A Voice for Women and Children

Rachel Hardeman

How does living in a community that repeatedly experiences racialized police violence affect the reproductive health of black women of child-bearing age? That is the question at the heart of Rachel Hardeman’s current research project, which she is conducting in partnership with North Minneapolis-based Roots Community Birth Center, Broadway Family Medicine Clinic, NorthPoint Health & Wellness Center and UROC.

A health equity researcher and assistant professor in the Division of Health Policy and Management in the School of Public Health, Hardeman has long studied the connection between structural racism and health care disparities. Knowing that the North Minneapolis community already has a disproportionately high rate of adverse birth outcomes, Hardeman hypothesizes that racialized police violence does have a detrimental impact on black women’s reproductive health. And if that proves to be the case, she hopes this research will help pinpoint important new intervention strategies.

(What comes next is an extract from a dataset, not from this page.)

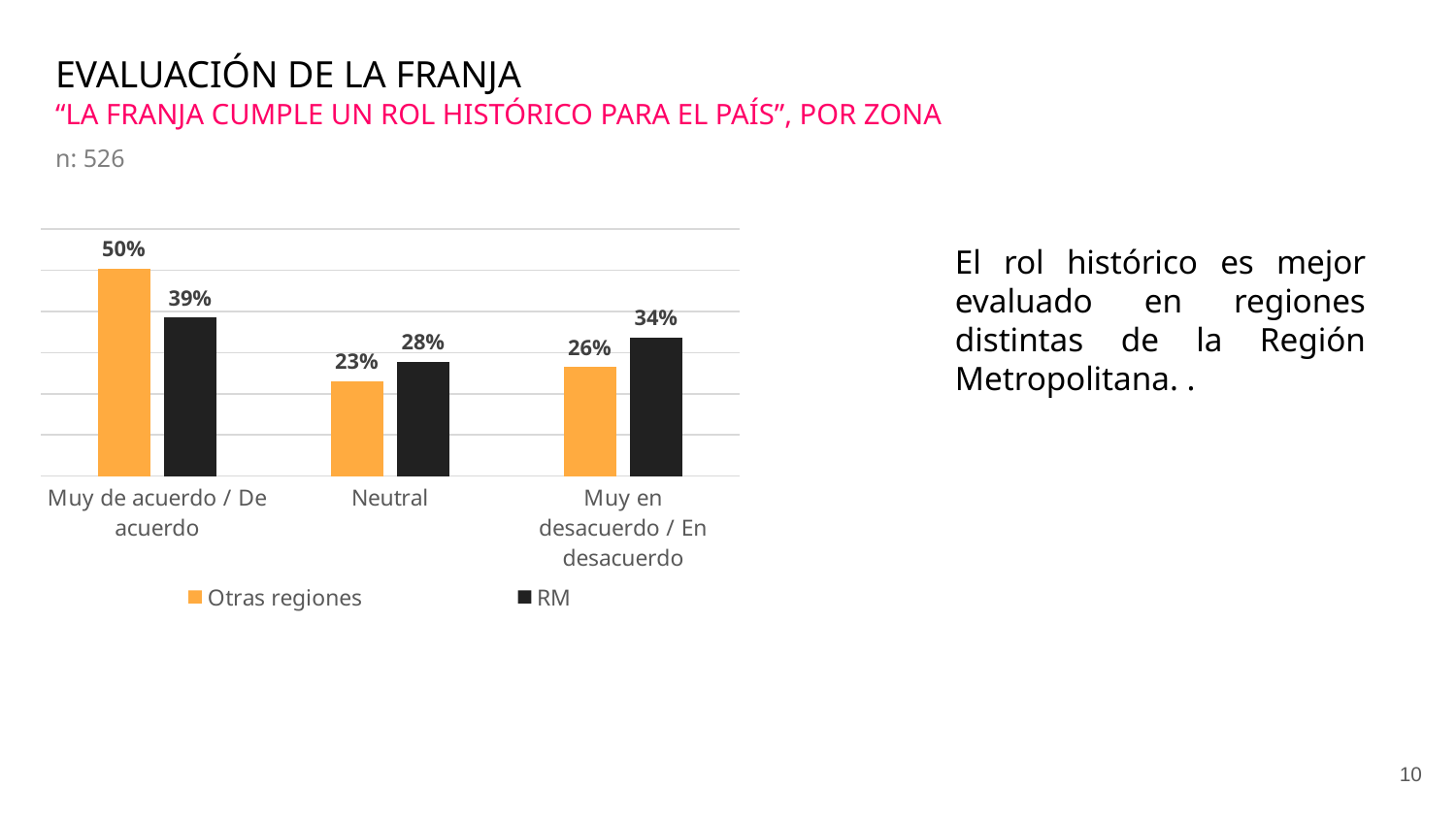
What is the value for RM in the Muy en desacuerdo / En desacuerdo category? 34% What colour are the bars for the RM series? Black Which category has the lowest value for RM? Neutral What kind of chart is shown on the slide? Bar chart Which series has the larger value in the Muy en desacuerdo / En desacuerdo category, Otras regiones or RM? RM What is the value for RM in the Neutral category? 28% What is the value for Otras regiones in the Neutral category? 23% What is the value for Otras regiones in the Muy de acuerdo / De acuerdo category? 50% What is the difference between Otras regiones and RM in the Muy de acuerdo / De acuerdo category? 11% Which category has the highest value for Otras regiones? Muy de acuerdo / De acuerdo How many series does the legend list? 2 How many categories are shown on the x axis? 3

“The U.S. is the only industrialized nation with a rising maternal mortality rate, and when you look at this by race you see black women are three to four times more likely to experience illness and death,” Hardeman explains. “I believe we really need to better understand the impact of stress on well-being.” And while the study is currently focused on maternal outcomes, it will ultimately include birth outcomes as well. “African American infants in our community are twice as likely to die in their first year of life compared to white babies,” she continues. “Both statistics represent a startling inequity in our state and the country.”

In addition to examining whether community trauma causes stress during and after pregnancy, Hardeman is also researching whether such trauma influences women’s decisions about having children at all. To find out, she and her team of graduate students have designed a survey that will be sent to women of reproductive age who are connected with Broadway Family Medicine Clinic and NorthPoint.

They will also be conducting focus groups and one-on-one interviews with women who would like to participate at UROC in North Minneapolis over the next few months. “I’m really excited to partner with UROC,” she says. “That will be kind of our home base, which is great because it is a community space that people already feel connected to.”

Though the study’s funding is limited at this point, Hardeman hopes to be able to continue her research, eventually looking at data from across the country as this issue is playing out on a national level as well. “I’d like to have conversations around the country to discuss more broadly how we are experiencing the infant and maternal mortality crisis and think about effective interventions and solutions,” she says. “We need to make sure that folks who are making policy understand what’s going on, so they can make solid decisions to close these gaps and help women and their infants have safe, equitable outcomes.”